10. Hanna: “I feel like I have a hangover, and I never even went to the party.” Hangovers are an area of expertise for Hanna.
9. Mona: “Look at Susie Lipton strutting her bony ass in those skinny jeans. I hear she lost all that weight drinking breast milk.” Hanna: “What?” Mona: “Boob milk — you can buy it online.” Mona is like the Wikipedia of gossip.
8. Hanna: [as she arrives to therapy] “Sorry I’m late, but have you been downtown? The sales are huge!” Thank God one of these girls has some priorities.
7. Aria: [about Anne] “If she didn’t think we were crazy before, she does now.” Aria, ever the optimist.
6. Caleb: “Thanks for springing for the hotel.” Lucas: “Technically, I think it was a motel.” How cute would these two be as roomies? Did someone say “spin-off”?

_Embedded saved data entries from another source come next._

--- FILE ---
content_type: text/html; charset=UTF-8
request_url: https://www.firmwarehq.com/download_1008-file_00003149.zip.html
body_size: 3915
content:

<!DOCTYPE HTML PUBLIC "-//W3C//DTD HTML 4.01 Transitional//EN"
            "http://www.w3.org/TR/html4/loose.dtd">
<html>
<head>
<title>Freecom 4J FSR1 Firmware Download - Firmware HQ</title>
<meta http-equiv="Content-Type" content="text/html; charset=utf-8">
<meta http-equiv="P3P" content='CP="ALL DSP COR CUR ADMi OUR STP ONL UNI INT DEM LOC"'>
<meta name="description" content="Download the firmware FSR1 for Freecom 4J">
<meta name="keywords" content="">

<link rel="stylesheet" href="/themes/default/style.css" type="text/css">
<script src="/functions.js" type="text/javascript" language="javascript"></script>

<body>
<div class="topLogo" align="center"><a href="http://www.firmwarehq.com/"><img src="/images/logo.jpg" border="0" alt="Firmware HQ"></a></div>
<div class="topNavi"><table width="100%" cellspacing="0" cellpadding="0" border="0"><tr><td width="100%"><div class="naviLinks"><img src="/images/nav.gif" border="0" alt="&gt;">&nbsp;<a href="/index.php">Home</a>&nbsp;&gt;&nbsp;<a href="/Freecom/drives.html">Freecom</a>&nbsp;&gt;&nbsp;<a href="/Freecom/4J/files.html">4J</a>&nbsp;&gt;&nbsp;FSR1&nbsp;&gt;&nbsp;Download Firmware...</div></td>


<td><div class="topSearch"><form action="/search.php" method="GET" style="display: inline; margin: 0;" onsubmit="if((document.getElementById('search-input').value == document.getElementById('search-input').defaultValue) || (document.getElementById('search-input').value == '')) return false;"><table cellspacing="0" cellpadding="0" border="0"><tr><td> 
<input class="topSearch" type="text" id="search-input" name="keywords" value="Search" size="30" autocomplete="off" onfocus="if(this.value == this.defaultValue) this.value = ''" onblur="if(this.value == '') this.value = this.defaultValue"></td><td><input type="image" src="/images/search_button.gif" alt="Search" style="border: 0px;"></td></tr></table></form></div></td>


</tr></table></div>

5. Spencer: “Well, I’m playing catch-up in trig.” Melissa: “That’s your Russian history book.” Careful, Spence — another academic honesty scandal is the last thing you need.
4. Hanna: “Sorry, Spence, but your coffee gives me the shakes.” Spencer: “Amateurs.” Decaf is for sissies.
3. Hanna: “We had so much fun last summer.” Mona: “And some of it was even legal.” Mona has never been too concerned with what’s legal, and she isn’t going to start now.
2. Hanna: “I’m starting to think that bitch has superpowers.” The only one who can defeat “A” is Superman.
1. Aria: “Han, that’s not a Playboy. That’s a Playbill.” We’re guessing Hanna didn’t watch the Tony Awards this week.